Na sua essência, as inovações que criam mercados concentram-se nas necessidades da maioria. Quando o Grupo Tolaram de Singapura quis criar um novo mercado para os noodles instantâneos na Nigéria no final da década de 1980, a respetiva diretoria aproveitou sabiamente a distribuição informal existente e as redes de distribuição no país e acumulou experiência local para fazer um produto que o consumidor comum pudesse pagar. Ao fabricar posteriormente os noodles na Nigéria, a empresa garantiu que as competências e o contexto locais permitiriam satisfazer as necessidades dos clientes. Decisões desse género destacam o papel que as diretorias podem desempenhar na criação de novos motores de crescimento para as suas organizações e para a sociedade.

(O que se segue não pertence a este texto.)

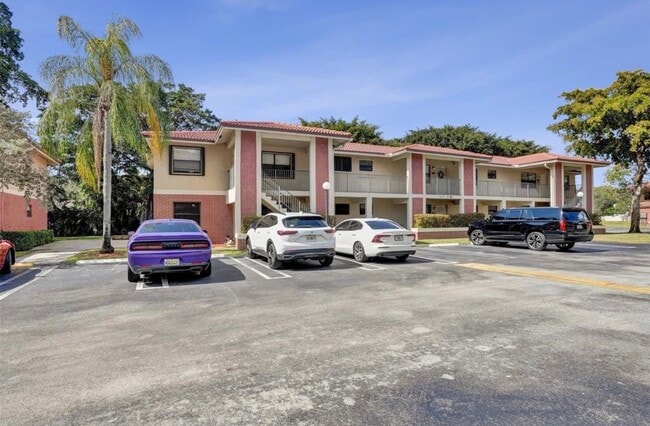 Photo - 9635 NW 4th St Unidad 4D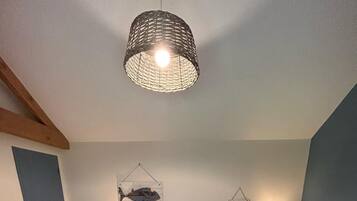 5 chambres, bureau, fer et planche Ă  repasser, lit parapluie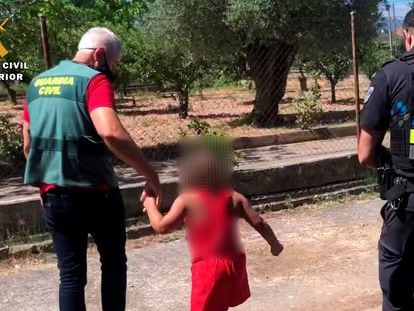 Agentes de la Guardia Civil con la niña de 7 años que un hombre, que ha sido detenido, abandonó el pasado 17 de julio, en la N-111, a su paso por el municipio riojano de Lardero, mientras dijo que iba a buscar gasolina.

Esses motores são urgentemente necessários. A pandemia de COVID-19 ameaça piorar a crescente desigualdade que tem acompanhado o crescimento económico de África ao longo dos últimos 25 anos. O novo coronavírus prejudicou a subsistência de 85% dos trabalhadores informais de África, que não têm acesso a serviços sociais e mergulham cada vez mais fundo na pobreza. É mais provável que essas pessoas não sejam consumidoras de muitos produtos e serviços que melhorariam muito as suas vidas. O crescimento inclusivo em África virá do direcionamento de inovações para esses africanos.

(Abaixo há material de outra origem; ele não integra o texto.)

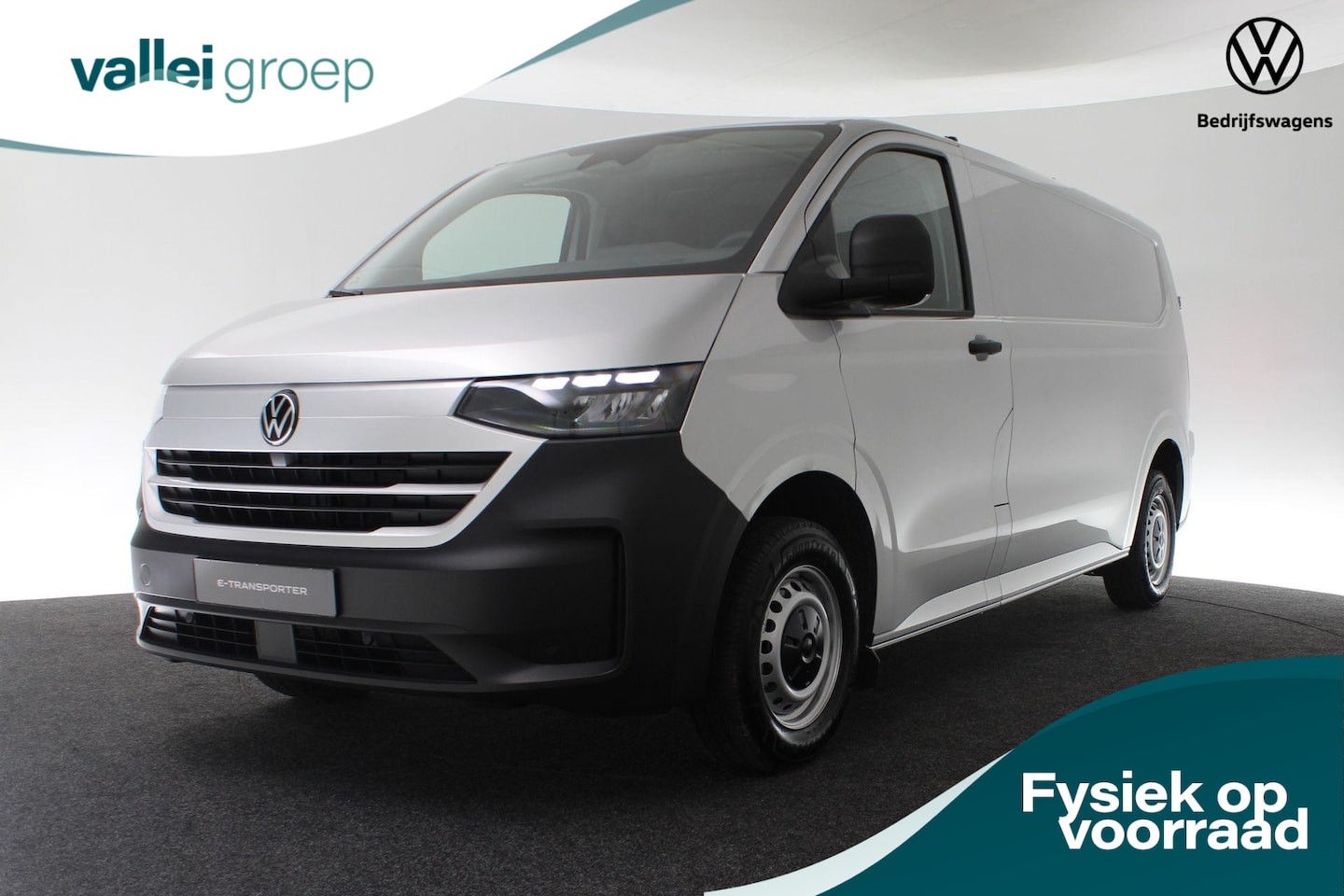 Volkswagen e-Transporter - L2 160kW 218pk | Neerklapbare Dakdragers | Alarm | Trekhaak | All season banden - AutoWereld.nl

Os líderes empresariais africanos têm, portanto, uma oportunidade única de traçar um novo rumo de crescimento para o continente.  Mas embarcar nesse caminho exige que os africanos reconheçam o extraordinário potencial de crescimento dentro de África.

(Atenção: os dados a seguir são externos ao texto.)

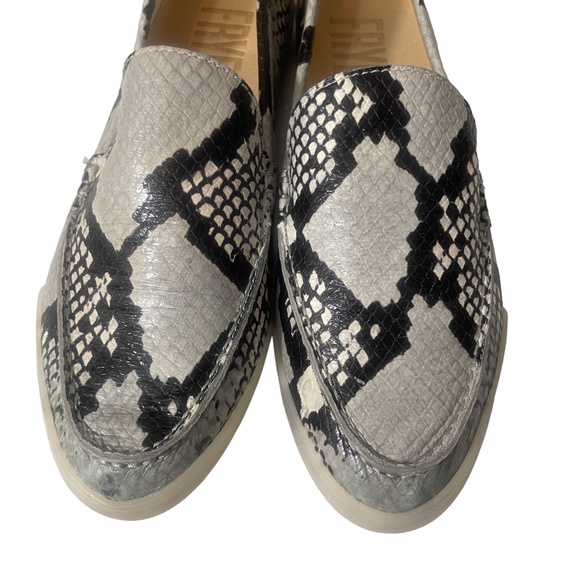 FRYE NEW Natural Snake Melanie Skimmer Black‎ Ivory 7 (see measurements) - Picture 2 of 7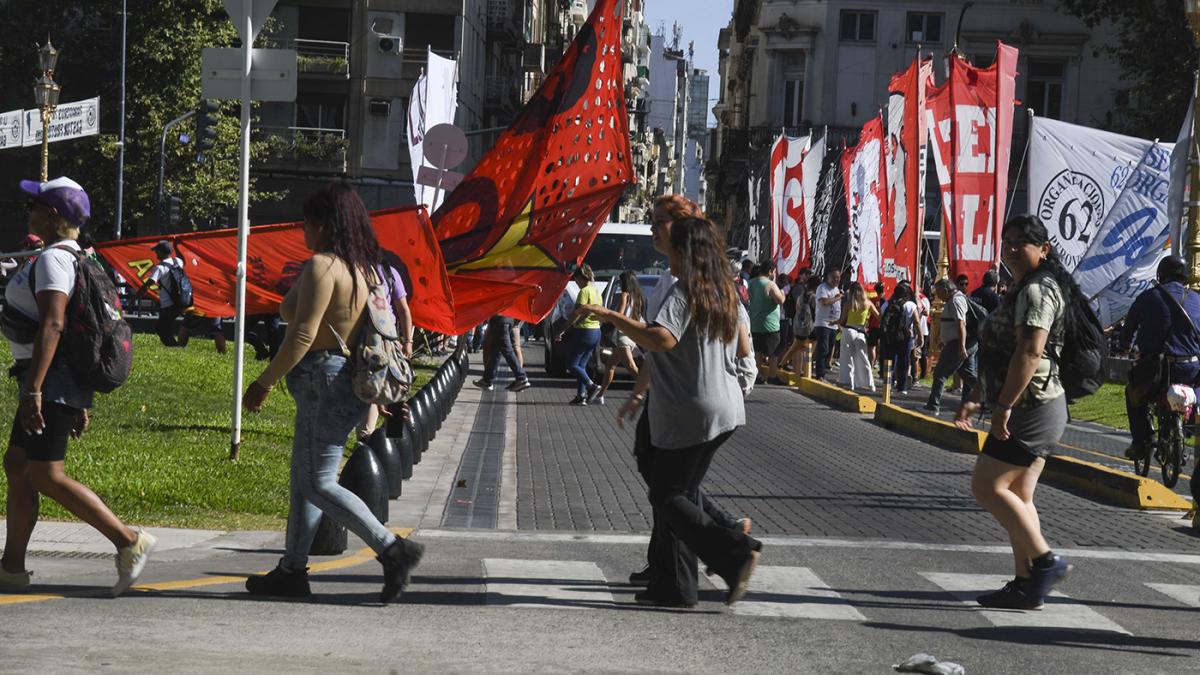 Gremios y organizaciones sociales comenzaron a movilizarse hacia el Congreso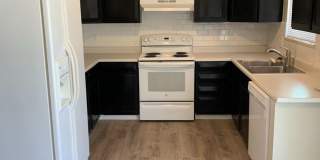 Updated 3-Bed, 1.5-Bath Duplex in Central Fort Collins! Gallery 4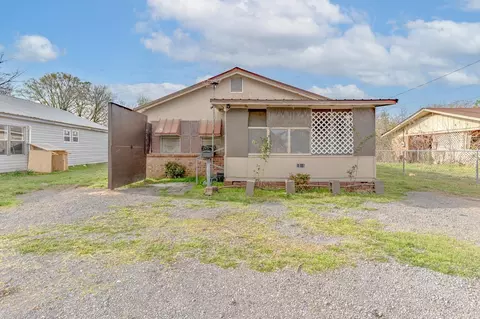 1816 Eubanks St, Newport, AR 72112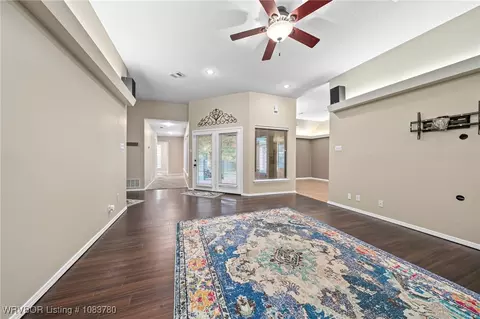 Living - 9705 Muirfield Cir, Fort Smith, AR 72908 photo 4 of 7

Para desempenharem um papel crucial na viabilização de uma prosperidade de base mais ampla, os executivos africanos de topo têm de compreender que as inovações que criam mercados são a peça que faltava na resolução deste enigma. Uma maneira de incentivar essas iniciativas é as empresas atribuírem uma percentagem dos seus lucros para o desenvolvimento de inovações que visem os não consumidores.  Com a pandemia certamente a agravar o problema do não consumo, agora é o momento ideal para agir.

Além disso, as empresas africanas podem apoiar os governos ao estabelecerem parcerias público-privadas, com o objetivo de democratizar a inovação. Por exemplo, a Wecyclers, uma empresa que recolhe e processa resíduos recicláveis, e o governo nigeriano formaram uma parceria para melhorarem os esforços de recolha dos resíduos. Com uma despesa média anual per capita de cerca de 300 dólares por pessoa, os governos africanos precisam de parcerias como esta para realizarem os respetivos potenciais de desenvolvimento.

Para ser sustentável, o crescimento económico em África não pode mais beneficiar alguns sem beneficiar muitos.  E as estratégias de desenvolvimento não se devem limitar a resistir ao tipo de tempestades económicas que foi provocada pela COVID-19. O desenvolvimento de produtos inovadores para não consumidores africanos proporcionará um caminho mais previsível, inclusivo e sustentável para a prosperidade, para centenas de milhões de pessoas. Tal como o novo coronavírus nos fez recordar, ambicionar qualquer coisa que seja menos do que a prosperidade para todos colocará todo o continente em risco.